[Opening Passage shown section]
This week Muriel sorts things out for Mrs Travers and acknowledges her family’s wrongs.

Kismet

It is not often these days that I get the upper hand with Mrs Travers, our daily woman what does but not a lot, especially in the summer months when she has the “sweating and swellings.” Sometimes, however, Kismet deals the entrepreneurial employer and woman of business a trump card. 

Mrs Travers – a Canny Shopper

This was presented to me following the appearance of Mrs Travers, along with Big Bertha of the Bakery, at the Sherriff Court last Friday. They were charged with breach of the peace following a very public brawl. The cause of this was Big Bertha’s questioning of Mrs Travers’ femininity following the recent Gala. Of course as with most things there is a much longer history here involving quality issues around those Scottish staples – the bridie, the well fired roll, the fern cake and the apple turn-over.  As to the roll and sausage with runny fried egg, for the sake of decency, that is not a road I propose to go down.

Now Mrs Travers is a woman of many parts, some of them quite lose, but in one area she has a firm grip and that is when it comes to “the messages” as we call shopping in this part of the world.  She is as they say “a canny shopper.”

There are not many items which enter her string bag that have not been the subject of her forensic study on the shop counter. When the door bell of a local emporium opens and Mrs Travers enters, there are few purveyors who do not feel a slight queasiness in their stomachs or momentary rush of blood to the head.
[Closing Passage shown section]
◆ **Activity a**: Copy the listing word for word, starting at its first line and ending at the line containing "Retiree Don Fontana". Drop the picture markers from your copy.
[Opening Data supplied section]
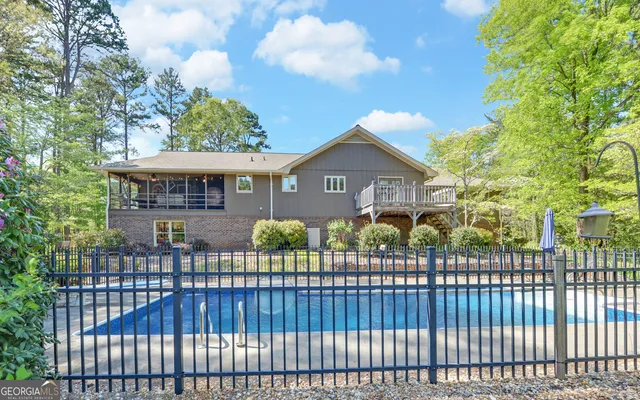 a view of outdoor space with trees all around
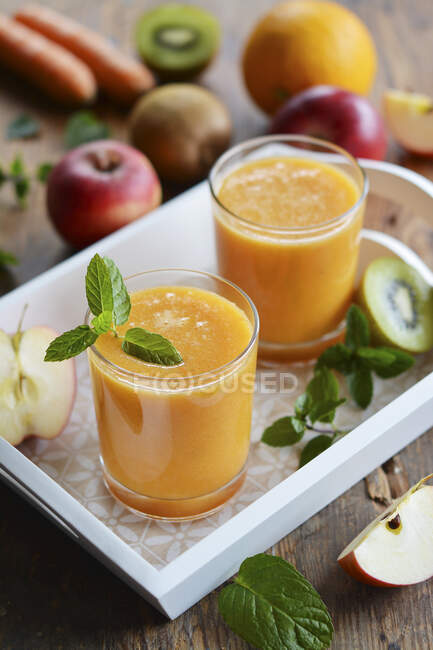 Dos vasos de jugo de frutas en una bandeja - foto de stock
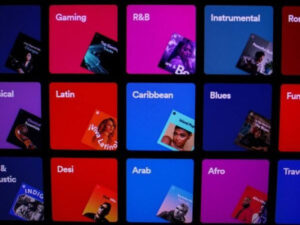 Grid of colorful music genre tiles on screen.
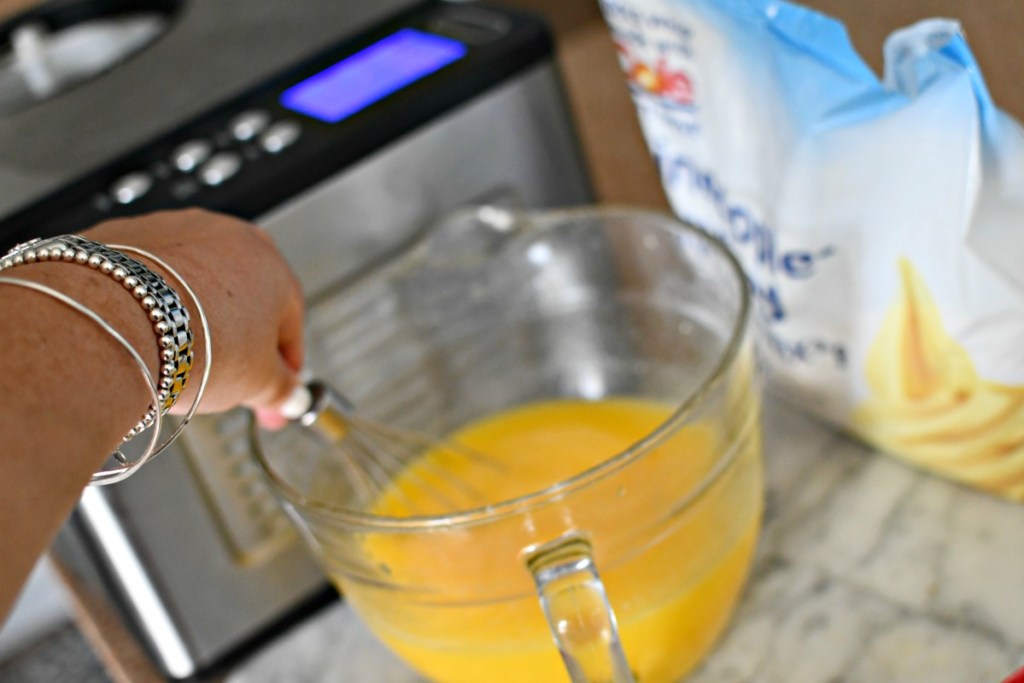 whisking together dole whip for ice cream maker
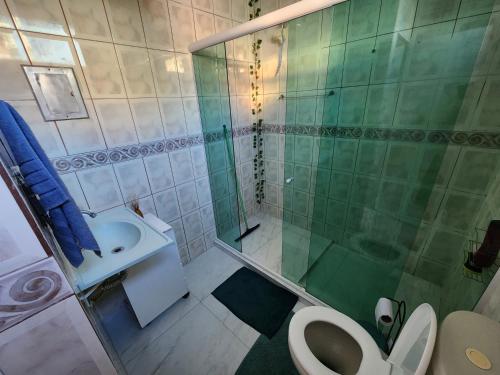 uma casa de banho com um chuveiro, um WC e um lavatório. em CaliForte House em Cabo Frio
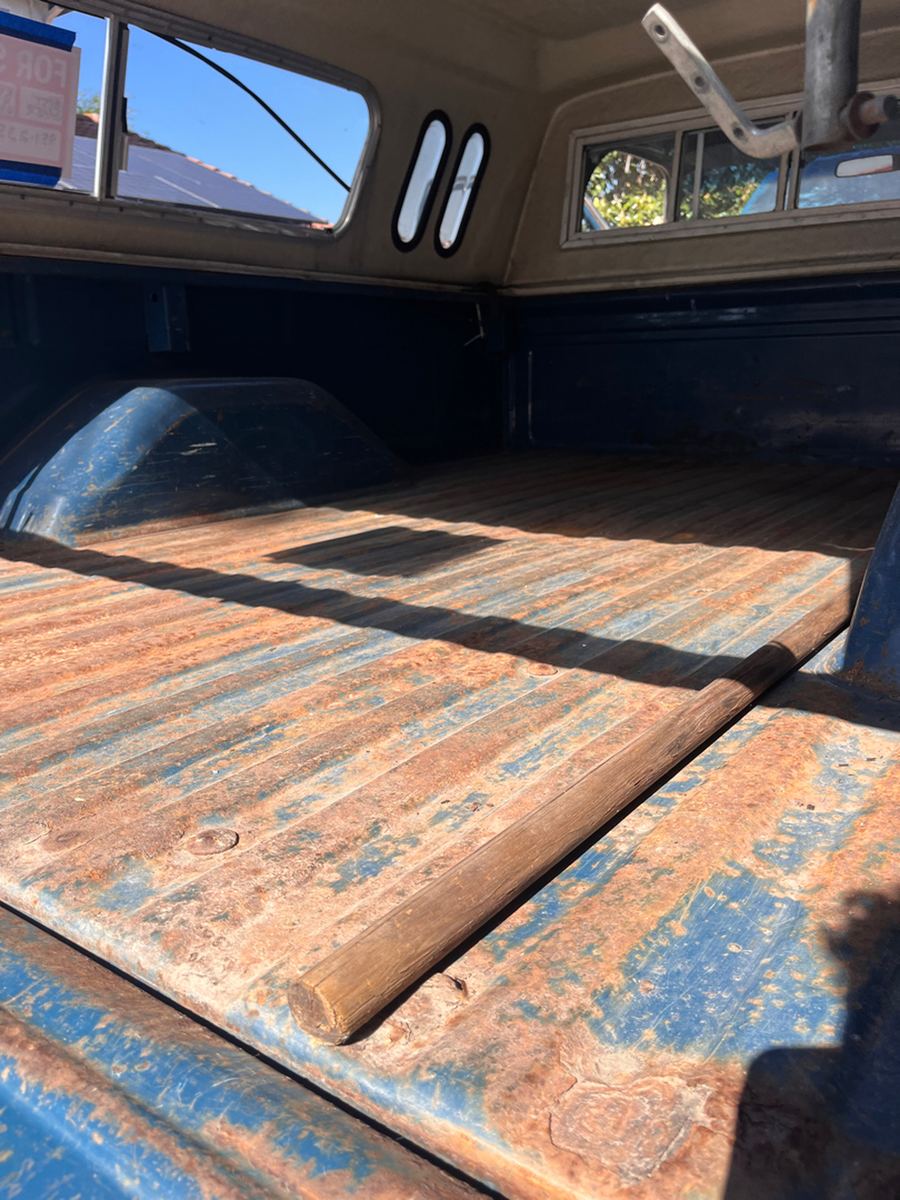 Pickup bed floor of wood and steel with worn blue paint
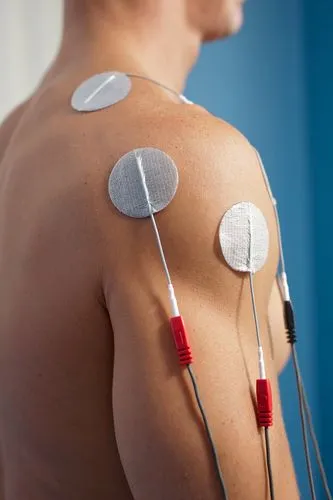 Patient undergoing interferential current therapy at a chiropractic office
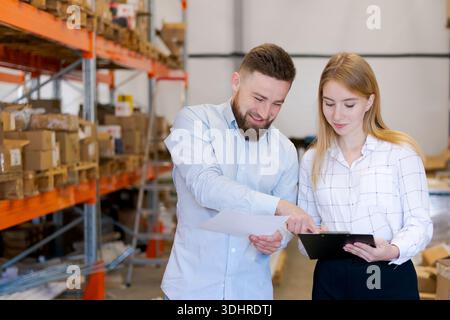 Smiling man and woman logistics supervisors discussing paperwork and pointing at a clipboard in a warehouse. Concept of successful teamwork, distribut Stock Photo
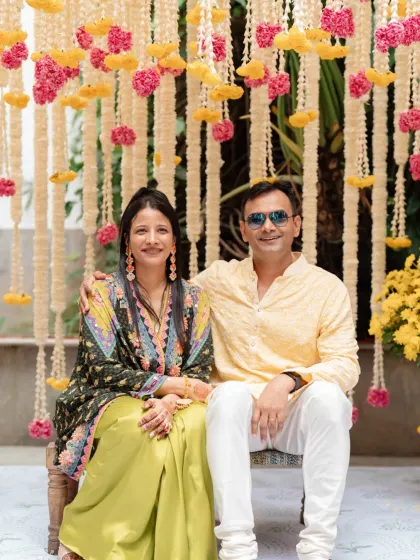 A fusion of cultures. For this North Indian couple who fell in love in Pondicherry, we designed a Haldi and Mehendi evening that blended traditional South Indian elements like banana leaves and brass lamps with vibrant floral decor.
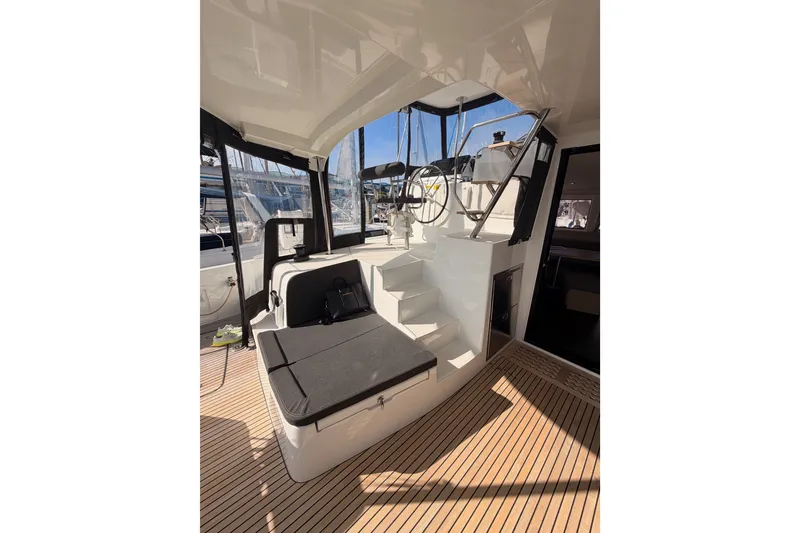 Slide: The Image of Interior view of 2020 Lagoon 42 catamaran with seating and helm station. - 31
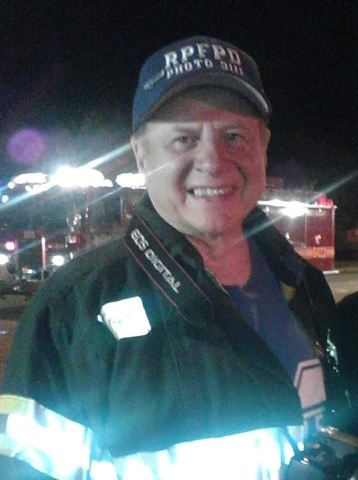 Retiree Don Fontana in his Fire Service uniform. It is nighttime, he is wearing a cap, he is smiling.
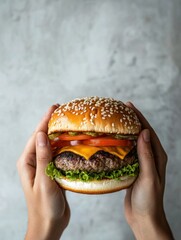 Two hands hold a hearty burger topped with lettuce, cheese, tomato, and pickles, highlighting a tempting culinary delight. Generative AI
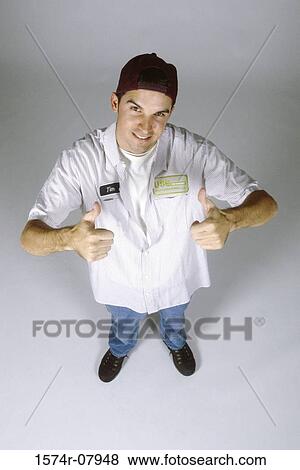 Stock Photo - Portrait of a mechanic showing thumbs up. Fotosearch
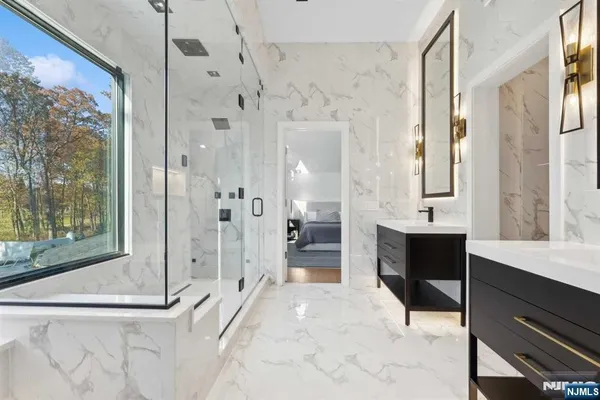 a spacious bathroom with a shower and a sink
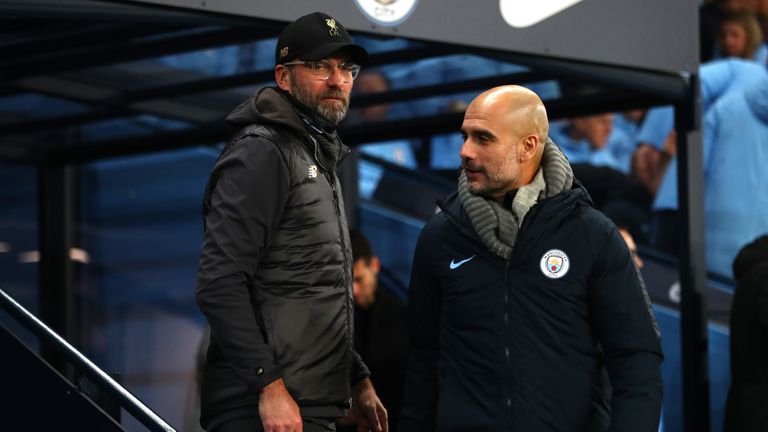 Jurgen Klopp and Pep Guardiola during the Premier League match between Manchester City and Liverpool FC at the Etihad Stadium on January 3, 2019 in Manchester, United Kingdom.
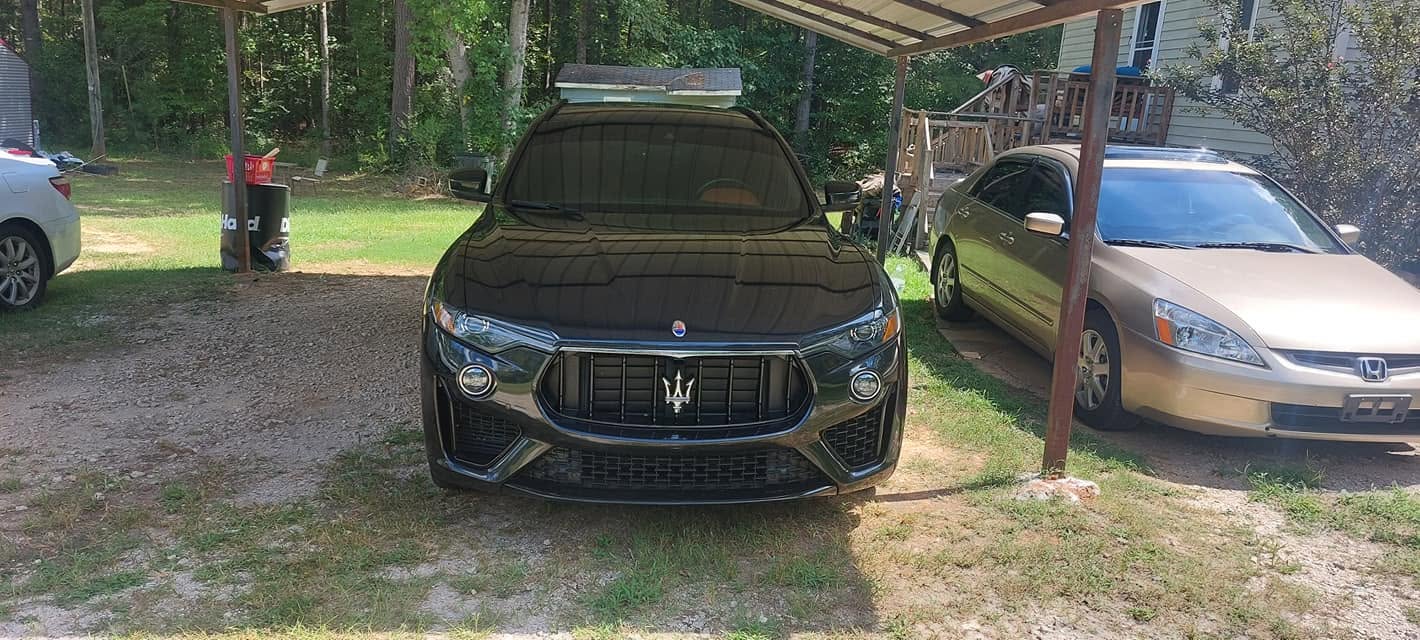 Black Maserati SUV parked in driveway under wooden carport with other vehicles nearby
[Closing Data supplied section]
◆ **Activity b**: According to the passage about Mrs Travers, what were she and Big Bertha of the Bakery charged with?

◆ **Final answer a**:
 a view of outdoor space with trees all around
 Dos vasos de jugo de frutas en una bandeja - foto de stock
 Grid of colorful music genre tiles on screen.
 whisking together dole whip for ice cream maker
 uma casa de banho com um chuveiro, um WC e um lavatório. em CaliForte House em Cabo Frio
 Pickup bed floor of wood and steel with worn blue paint
 Patient undergoing interferential current therapy at a chiropractic office
 Smiling man and woman logistics supervisors discussing paperwork and pointing at a clipboard in a warehouse. Concept of successful teamwork, distribut Stock Photo
 A fusion of cultures. For this North Indian couple who fell in love in Pondicherry, we designed a Haldi and Mehendi evening that blended traditional South Indian elements like banana leaves and brass lamps with vibrant floral decor.
 Slide: The Image of Interior view of 2020 Lagoon 42 catamaran with seating and helm station. - 31
 Retiree Don Fontana in his Fire Service uniform. It is nighttime, he is wearing a cap, he is smiling.

◆ **Final answer b**: Breach of the peace.